Something Old: "Gone" by Peter Godfrey

Something New: "The Man Who Wasn't There," by Michael Allan Mallory

Peter Godfrey was a prolific short story writer who emigrated from South Africa to England in the 1960s because of his distaste for apartheid. By his reckoning (in a private letter) he published hundreds of stories in newspapers and magazines last century.
His story "Gone," which he wrote for a Crime Writer's Association anthology (John Creasey's Crime Collection 1982, edited by Herbert Harris), is the story of a shocking occurrence by the seaside. The plot pivots on a landscape painting of a beach.
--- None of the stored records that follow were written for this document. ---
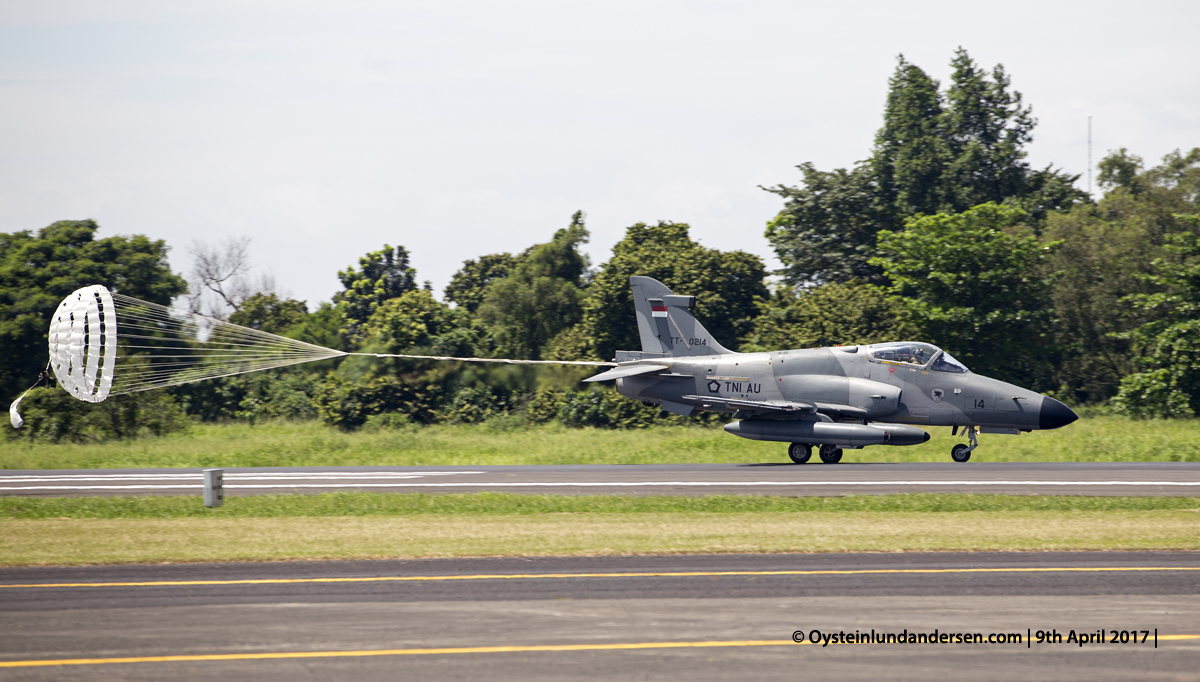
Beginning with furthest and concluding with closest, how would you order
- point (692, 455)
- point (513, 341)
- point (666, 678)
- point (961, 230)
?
1. point (513, 341)
2. point (961, 230)
3. point (692, 455)
4. point (666, 678)

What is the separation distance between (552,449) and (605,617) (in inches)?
878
The tone is somber, the ending... creepy. Godfrey takes us inside the mind of Tom Burt, deaf since birth, who at 12 years old had a mysterious encounter with a girl he met at the shore. She's not deaf herself, but her mother is, so she knows how to "handspeak,"  and she and Tom have a single magical afternoon together. It ends abruptly, and Tom doesn't know why.
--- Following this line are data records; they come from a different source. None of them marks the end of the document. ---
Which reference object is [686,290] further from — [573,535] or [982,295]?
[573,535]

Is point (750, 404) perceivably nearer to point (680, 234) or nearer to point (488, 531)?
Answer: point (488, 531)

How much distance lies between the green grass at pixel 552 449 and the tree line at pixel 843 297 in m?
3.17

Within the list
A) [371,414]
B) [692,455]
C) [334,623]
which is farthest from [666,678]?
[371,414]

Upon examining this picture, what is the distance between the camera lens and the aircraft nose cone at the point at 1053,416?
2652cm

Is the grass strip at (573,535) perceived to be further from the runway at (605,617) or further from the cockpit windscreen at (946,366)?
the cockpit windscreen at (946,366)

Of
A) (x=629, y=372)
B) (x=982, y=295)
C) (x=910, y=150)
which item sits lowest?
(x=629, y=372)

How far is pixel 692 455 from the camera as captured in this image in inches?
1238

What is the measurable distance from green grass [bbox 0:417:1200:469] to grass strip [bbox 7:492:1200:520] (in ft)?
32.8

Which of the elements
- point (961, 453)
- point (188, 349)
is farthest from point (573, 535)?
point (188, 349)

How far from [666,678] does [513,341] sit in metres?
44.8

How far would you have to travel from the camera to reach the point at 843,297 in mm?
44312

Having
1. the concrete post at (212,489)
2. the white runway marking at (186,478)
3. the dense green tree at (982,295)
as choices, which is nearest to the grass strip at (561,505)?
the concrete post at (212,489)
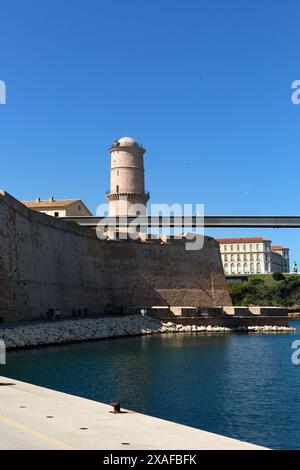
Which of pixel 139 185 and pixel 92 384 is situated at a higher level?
pixel 139 185

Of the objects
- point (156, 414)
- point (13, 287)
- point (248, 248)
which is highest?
point (248, 248)

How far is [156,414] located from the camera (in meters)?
10.0

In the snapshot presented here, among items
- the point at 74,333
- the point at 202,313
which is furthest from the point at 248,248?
the point at 74,333

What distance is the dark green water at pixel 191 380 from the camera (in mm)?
9750

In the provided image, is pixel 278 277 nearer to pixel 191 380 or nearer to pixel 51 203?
pixel 51 203

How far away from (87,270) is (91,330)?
266 inches

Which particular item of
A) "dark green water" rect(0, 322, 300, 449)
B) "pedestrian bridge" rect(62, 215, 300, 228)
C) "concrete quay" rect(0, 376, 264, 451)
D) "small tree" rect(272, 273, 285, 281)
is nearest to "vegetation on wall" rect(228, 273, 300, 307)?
"small tree" rect(272, 273, 285, 281)

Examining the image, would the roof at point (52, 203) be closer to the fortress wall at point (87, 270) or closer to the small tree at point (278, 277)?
the fortress wall at point (87, 270)

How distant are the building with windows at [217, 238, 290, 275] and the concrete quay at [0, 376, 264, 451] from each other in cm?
8190

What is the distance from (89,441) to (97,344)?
57.9ft

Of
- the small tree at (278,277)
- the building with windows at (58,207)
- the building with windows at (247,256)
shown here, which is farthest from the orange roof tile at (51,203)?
the building with windows at (247,256)

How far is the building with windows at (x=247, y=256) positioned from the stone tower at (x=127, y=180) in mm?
50176

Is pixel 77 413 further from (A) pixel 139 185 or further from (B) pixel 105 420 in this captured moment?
(A) pixel 139 185

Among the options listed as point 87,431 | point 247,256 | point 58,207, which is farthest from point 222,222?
point 247,256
Years later Tom realizes the incident has had a profound effect on his life and his painting career, and and he sets out to discover what really happened that day, and why it has haunted his subconscious ever since. What he finds out will haunt you too.


Michael Allan Mallory's story "The Man Who Wasn't There" was published in 2019 in the 50th Anniversary Bouchercon collection Denim, Diamonds, and Death. It's the story of a shocking occurrence by the seaside, and the plot pivots on a landscape painting of a beach.
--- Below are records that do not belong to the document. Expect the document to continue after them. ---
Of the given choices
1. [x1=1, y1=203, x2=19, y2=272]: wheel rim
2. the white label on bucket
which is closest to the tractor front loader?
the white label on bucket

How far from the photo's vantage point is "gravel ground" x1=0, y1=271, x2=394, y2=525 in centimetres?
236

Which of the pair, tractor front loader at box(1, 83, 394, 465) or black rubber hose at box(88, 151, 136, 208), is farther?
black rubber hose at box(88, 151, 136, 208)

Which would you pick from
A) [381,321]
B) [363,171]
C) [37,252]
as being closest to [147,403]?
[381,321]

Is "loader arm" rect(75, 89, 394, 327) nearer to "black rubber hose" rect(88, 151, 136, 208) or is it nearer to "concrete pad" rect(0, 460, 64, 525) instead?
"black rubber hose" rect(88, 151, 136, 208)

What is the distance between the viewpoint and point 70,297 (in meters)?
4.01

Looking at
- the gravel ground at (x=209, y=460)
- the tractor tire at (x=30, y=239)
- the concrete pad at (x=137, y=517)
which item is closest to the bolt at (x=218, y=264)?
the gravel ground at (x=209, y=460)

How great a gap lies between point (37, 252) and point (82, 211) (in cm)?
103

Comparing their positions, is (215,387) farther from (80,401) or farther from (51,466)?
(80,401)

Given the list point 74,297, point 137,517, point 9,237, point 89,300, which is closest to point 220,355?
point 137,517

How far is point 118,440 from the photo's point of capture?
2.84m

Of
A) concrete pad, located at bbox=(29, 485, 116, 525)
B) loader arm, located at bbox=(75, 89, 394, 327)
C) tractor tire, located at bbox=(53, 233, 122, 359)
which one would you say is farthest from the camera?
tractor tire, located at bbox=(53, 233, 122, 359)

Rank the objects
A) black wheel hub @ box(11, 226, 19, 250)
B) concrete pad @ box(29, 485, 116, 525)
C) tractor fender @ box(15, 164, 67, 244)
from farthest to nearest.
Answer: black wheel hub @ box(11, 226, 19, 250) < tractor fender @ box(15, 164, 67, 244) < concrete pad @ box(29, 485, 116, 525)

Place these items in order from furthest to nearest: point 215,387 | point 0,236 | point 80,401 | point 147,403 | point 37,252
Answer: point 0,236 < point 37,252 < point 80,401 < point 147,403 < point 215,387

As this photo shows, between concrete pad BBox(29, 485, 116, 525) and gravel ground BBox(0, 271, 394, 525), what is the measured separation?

Claudette and Peter are looking for Marco, wealthy owner of the oceanfront estate they've arrived at. They think they see him sunbathing, but on approaching closer, Peter discovers Marco's throat has been slit. Apart from Peter and Marco's, there are no footprints in the sand. They investigate to save Peter from prosecution.
This is, I believe, a new solution to the footprints-in-the-sand mystery, a variation on the impossible crime. The clueing is first-rate, and it's the kind of straightforward detective story that Edward D. Hoch might have written.
The two stories share another very specific link, but I'll leave you to discover what it is. Read both, starting with "Gone," and you'll receive an object lesson in how two virtuosos--one old, one new--can start with the same concept and produce completely different works of art.